--- Begin The input ---

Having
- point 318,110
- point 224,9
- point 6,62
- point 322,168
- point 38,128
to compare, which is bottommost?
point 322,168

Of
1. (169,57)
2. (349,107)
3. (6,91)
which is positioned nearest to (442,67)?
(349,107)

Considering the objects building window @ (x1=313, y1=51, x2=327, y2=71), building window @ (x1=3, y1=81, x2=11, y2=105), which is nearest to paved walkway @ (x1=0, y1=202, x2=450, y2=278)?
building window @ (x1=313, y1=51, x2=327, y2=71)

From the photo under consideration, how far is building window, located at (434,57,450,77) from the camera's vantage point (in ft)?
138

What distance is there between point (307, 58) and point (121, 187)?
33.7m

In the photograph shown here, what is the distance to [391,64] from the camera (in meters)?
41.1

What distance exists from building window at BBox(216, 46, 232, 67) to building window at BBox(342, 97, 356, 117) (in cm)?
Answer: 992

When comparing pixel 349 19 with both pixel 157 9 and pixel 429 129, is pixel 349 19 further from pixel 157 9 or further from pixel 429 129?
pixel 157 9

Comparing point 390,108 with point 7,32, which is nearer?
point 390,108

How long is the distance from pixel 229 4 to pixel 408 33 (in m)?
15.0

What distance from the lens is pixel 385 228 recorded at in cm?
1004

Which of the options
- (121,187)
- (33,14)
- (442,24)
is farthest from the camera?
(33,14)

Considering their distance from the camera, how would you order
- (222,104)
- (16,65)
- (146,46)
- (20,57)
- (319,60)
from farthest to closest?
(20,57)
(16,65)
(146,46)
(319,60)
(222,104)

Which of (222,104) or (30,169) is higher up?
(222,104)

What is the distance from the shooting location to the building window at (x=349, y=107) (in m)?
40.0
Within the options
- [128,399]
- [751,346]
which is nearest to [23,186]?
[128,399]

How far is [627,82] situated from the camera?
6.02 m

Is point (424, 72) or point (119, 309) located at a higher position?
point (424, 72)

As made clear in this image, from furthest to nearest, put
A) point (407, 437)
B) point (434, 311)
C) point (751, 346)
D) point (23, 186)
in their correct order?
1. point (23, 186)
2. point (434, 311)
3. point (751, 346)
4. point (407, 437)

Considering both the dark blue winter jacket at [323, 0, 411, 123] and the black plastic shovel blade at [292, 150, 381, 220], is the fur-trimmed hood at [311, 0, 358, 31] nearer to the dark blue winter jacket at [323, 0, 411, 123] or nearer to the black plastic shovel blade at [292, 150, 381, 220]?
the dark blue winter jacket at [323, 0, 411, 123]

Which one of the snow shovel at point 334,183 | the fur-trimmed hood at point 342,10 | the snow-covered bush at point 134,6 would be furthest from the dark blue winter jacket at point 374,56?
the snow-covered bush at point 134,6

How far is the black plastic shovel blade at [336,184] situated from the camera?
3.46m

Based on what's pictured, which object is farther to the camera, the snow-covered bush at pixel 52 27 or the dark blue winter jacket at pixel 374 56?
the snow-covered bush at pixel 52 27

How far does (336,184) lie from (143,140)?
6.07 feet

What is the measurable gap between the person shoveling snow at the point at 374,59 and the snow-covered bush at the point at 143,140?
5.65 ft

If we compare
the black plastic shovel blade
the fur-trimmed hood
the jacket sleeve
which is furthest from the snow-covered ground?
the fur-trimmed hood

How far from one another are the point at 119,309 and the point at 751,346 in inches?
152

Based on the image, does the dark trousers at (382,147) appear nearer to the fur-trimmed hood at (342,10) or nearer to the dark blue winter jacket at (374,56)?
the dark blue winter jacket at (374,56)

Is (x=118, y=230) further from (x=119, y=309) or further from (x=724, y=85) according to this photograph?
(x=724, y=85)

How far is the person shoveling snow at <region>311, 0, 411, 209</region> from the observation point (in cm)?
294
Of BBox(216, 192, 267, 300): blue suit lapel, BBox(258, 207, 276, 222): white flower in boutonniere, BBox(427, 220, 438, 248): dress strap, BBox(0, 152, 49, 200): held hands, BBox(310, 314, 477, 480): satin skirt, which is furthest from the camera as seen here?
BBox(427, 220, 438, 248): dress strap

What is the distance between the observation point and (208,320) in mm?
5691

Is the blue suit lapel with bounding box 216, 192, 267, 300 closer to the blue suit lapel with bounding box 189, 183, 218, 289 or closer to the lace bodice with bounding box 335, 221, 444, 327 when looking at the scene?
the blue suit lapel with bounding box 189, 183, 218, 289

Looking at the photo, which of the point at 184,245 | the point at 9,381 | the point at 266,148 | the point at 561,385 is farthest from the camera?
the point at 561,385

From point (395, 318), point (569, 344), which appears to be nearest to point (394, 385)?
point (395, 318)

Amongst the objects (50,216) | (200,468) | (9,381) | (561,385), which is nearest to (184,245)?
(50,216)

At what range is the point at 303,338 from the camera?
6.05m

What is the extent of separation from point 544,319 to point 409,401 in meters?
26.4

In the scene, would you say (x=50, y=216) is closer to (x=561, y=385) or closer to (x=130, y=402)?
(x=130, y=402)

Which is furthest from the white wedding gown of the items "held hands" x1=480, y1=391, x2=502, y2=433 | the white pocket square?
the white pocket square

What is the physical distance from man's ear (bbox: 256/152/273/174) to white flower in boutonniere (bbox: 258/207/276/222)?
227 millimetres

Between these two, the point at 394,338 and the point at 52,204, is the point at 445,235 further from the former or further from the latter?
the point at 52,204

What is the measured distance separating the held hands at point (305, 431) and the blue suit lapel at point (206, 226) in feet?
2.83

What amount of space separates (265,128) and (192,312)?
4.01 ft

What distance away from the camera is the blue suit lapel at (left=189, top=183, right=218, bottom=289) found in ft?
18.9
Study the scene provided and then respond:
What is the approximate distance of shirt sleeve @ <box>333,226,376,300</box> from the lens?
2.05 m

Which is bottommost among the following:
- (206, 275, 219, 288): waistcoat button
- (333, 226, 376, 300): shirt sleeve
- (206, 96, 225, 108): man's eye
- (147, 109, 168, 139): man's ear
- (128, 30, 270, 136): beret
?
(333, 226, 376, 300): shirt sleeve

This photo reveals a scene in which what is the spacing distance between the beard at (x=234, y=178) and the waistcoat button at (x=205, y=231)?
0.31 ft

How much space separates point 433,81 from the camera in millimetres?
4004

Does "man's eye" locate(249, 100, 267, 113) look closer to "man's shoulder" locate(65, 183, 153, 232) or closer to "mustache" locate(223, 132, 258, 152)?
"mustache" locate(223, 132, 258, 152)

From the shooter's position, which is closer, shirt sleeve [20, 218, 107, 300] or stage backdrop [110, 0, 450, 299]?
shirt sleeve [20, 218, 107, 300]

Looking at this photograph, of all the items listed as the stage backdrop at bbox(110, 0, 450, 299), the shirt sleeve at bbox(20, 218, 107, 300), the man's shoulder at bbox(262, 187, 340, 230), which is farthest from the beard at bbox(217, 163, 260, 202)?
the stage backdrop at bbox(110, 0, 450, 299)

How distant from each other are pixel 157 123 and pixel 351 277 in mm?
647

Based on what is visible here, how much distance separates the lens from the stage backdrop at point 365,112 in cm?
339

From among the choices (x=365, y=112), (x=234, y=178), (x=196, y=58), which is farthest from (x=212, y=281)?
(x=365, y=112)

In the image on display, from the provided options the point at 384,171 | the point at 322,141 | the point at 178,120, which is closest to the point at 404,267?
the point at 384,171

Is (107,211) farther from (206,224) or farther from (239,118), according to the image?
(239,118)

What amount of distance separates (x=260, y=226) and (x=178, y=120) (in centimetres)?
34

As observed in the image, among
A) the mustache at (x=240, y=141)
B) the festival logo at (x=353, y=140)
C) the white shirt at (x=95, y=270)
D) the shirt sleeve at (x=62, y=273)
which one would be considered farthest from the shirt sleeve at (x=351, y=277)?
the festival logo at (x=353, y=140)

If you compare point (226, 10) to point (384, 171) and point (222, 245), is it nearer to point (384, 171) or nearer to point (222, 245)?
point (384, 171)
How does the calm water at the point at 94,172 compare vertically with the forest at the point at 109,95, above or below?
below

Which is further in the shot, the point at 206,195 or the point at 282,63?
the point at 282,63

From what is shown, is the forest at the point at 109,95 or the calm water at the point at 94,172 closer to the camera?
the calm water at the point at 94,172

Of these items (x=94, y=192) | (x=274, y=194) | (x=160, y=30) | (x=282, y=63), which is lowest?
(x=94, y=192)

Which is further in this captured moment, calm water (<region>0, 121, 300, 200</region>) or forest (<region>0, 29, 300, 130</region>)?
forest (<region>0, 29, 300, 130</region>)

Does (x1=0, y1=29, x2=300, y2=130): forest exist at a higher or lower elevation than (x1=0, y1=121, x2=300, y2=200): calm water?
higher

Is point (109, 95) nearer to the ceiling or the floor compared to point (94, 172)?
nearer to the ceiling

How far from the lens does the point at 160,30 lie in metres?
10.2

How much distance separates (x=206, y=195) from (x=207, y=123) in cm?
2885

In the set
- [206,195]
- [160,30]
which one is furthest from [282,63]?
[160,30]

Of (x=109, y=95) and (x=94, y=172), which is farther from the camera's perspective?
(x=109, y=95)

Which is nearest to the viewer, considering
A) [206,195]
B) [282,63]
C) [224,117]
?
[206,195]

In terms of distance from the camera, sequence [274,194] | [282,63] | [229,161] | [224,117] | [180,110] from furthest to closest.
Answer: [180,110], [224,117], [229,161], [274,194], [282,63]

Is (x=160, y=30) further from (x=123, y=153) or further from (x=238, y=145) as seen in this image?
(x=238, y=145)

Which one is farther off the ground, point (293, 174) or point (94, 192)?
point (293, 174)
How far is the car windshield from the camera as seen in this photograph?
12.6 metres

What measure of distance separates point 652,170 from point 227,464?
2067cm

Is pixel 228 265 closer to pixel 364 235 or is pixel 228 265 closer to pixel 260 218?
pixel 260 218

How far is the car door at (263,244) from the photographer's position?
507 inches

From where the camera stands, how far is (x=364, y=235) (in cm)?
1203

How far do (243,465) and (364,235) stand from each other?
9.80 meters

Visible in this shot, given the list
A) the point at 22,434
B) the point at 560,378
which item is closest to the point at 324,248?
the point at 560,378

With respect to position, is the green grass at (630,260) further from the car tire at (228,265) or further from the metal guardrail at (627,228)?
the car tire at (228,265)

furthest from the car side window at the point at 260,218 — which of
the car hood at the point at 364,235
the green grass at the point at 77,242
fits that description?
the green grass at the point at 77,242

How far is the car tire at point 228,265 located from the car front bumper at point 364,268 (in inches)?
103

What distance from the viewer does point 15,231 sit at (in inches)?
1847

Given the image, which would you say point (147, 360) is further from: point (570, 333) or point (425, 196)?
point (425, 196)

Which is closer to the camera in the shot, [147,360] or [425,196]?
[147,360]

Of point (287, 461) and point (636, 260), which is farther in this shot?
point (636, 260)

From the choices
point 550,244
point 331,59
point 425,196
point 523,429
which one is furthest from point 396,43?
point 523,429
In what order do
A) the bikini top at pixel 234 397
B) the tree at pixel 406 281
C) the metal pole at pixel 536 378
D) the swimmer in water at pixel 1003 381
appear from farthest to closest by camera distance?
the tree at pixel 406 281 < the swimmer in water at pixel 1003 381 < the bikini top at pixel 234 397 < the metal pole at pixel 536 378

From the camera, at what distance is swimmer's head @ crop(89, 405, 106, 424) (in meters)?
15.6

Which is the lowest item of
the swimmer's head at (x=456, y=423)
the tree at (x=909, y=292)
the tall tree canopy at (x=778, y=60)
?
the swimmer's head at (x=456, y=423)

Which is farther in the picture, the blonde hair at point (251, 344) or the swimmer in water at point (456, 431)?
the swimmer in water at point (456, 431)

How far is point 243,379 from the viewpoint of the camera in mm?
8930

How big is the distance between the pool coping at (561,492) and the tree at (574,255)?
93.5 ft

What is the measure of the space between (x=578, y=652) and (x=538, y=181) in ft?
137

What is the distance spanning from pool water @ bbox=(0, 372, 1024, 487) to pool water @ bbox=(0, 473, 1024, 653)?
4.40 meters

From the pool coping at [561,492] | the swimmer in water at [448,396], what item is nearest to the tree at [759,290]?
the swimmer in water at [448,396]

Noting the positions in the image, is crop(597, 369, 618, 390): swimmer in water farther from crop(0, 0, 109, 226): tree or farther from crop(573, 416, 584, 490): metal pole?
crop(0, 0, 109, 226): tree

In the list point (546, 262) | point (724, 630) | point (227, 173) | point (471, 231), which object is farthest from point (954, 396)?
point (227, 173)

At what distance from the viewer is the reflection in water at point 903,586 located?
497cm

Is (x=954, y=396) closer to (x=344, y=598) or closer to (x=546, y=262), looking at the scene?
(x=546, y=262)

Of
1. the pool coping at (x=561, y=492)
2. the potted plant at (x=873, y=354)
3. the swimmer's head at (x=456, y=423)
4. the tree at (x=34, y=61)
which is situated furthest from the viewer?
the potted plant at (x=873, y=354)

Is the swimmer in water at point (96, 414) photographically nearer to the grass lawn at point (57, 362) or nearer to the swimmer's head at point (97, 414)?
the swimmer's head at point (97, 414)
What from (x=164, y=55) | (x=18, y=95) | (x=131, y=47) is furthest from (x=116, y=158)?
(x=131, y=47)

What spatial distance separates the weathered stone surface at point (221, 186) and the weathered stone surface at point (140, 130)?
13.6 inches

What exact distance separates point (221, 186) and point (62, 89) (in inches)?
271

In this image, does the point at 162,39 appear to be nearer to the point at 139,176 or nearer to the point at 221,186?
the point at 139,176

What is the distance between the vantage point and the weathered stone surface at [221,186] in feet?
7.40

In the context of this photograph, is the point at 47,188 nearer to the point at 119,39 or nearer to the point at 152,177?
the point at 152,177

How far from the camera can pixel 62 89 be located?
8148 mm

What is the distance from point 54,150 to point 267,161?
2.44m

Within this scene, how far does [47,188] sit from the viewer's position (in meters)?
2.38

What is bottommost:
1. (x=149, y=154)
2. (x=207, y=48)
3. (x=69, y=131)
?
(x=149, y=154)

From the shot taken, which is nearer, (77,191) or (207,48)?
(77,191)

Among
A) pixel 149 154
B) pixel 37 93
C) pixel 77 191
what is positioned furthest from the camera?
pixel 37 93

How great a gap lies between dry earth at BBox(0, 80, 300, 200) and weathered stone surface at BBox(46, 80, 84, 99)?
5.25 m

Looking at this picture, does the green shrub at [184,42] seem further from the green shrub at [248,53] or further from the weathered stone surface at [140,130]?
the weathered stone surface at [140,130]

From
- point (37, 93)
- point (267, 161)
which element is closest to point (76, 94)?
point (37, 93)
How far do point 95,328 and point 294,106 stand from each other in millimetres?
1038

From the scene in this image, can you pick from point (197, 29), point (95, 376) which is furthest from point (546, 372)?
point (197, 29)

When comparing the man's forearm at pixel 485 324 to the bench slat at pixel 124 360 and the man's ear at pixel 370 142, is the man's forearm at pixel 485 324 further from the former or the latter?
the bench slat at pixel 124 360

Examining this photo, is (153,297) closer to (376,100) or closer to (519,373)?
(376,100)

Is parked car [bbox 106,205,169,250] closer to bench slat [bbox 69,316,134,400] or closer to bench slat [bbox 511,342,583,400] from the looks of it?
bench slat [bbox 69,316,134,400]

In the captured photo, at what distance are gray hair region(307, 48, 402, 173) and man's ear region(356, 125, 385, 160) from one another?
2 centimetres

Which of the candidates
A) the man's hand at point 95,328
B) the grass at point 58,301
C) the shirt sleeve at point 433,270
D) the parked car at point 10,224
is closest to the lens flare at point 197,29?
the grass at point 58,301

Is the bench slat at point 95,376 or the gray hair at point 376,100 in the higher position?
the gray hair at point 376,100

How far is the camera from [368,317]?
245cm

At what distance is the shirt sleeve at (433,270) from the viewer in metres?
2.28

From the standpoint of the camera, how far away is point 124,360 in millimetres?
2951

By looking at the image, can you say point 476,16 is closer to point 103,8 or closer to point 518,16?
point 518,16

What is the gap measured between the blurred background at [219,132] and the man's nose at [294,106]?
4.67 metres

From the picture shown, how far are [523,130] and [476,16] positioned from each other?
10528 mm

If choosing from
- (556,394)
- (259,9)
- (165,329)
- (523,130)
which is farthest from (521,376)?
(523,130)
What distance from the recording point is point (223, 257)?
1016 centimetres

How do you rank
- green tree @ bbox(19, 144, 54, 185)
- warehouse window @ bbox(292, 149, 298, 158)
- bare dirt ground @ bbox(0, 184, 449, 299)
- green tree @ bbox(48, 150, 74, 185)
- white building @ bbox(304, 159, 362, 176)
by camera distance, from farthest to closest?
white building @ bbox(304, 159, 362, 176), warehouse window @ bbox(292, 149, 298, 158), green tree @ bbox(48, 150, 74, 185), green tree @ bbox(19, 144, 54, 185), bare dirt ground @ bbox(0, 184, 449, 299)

--- End The input ---

What is expected
Reproduce the entries between the line containing "What is the gap" and the line containing "1016 centimetres", inclusive, with "blurred" switched to "hazy" and all else unchanged.

Answer to the task
What is the gap measured between the hazy background at [219,132] and the man's nose at [294,106]?
4.67 metres

From the picture shown, how far are [523,130] and [476,16] positioned from each other?
10528 mm

If choosing from
- (556,394)
- (259,9)
- (165,329)
- (523,130)
which is farthest from (521,376)?
(523,130)
What distance from the recording point is point (223, 257)?
1016 centimetres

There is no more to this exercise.